A operação policial que transformou os complexos da Penha e do Alemão em zona de guerra, resultando em mais de uma centena de mortos, revelou mais do que uma tragédia urbana: expôs um modelo de Estado que confunde segurança com extermínio. Como afirma Luiz Eduardo Soares, trata-se de uma “crise estrutural da segurança cidadã”, baseada na necropolítica — conceito formulado por Achille Mbembe para descrever o poder de decidir quem pode viver e quem deve morrer. A periferia torna-se o “fora da lei” literal, um território de exceção onde, como assinala Giorgio Agamben, o cidadão é reduzido à “vida nua”, vulnerável à suspensão das garantias constitucionais. Dados do Fórum Brasileiro de Segurança Pública evidenciam que o Brasil figura entre os países com maior letalidade policial do planeta, sintoma de uma política que normalizou o assassinato como ferramenta de governabilidade.

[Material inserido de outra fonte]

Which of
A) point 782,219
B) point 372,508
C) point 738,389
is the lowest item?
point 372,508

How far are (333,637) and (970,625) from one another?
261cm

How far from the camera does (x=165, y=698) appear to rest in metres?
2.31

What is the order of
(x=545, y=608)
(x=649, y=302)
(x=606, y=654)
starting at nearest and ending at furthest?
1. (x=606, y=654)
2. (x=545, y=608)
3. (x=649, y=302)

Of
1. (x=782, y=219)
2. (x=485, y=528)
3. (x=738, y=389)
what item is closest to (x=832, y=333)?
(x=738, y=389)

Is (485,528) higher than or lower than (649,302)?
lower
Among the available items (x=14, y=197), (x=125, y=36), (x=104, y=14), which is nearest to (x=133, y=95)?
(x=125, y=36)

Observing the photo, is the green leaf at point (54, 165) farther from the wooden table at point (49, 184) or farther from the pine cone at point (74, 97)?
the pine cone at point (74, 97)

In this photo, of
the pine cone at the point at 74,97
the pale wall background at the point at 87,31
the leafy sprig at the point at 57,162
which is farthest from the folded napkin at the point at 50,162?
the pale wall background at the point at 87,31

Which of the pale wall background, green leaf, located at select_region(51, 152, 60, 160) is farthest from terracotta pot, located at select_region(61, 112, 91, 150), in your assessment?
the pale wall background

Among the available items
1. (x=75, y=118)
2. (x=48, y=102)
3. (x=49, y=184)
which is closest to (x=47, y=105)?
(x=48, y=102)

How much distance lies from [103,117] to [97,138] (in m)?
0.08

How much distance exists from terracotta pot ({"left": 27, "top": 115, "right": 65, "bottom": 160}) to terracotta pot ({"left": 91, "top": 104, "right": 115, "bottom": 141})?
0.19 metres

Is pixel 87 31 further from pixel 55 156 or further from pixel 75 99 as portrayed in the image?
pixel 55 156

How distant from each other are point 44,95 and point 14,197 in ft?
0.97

Sob a ótica sociológica, a crítica acadêmica converge. Michel Misse, em sua teoria da “mercadoria política”, demonstra que o crime organizado opera em simbiose com as estruturas do próprio Estado — polícias corruptas, agentes públicos e redes de poder que transformam a violência em moeda. Ignacio Cano e José Cláudio Alves reforçam que operações espetaculares, longe de enfraquecer facções, produzem uma pedagogia do medo: o Estado “ensina” pela bala e, paradoxalmente, fortalece a economia ilegal que diz combater. A favela, convertida em laboratório bélico, substitui políticas de inteligência, prevenção e cidadania por incursões militarizadas que legitimam o controle armado como modo de gestão da pobreza. Assim, o Estado Democrático de Direito é corroído por dentro, substituído por uma soberania policial que age fora da Constituição.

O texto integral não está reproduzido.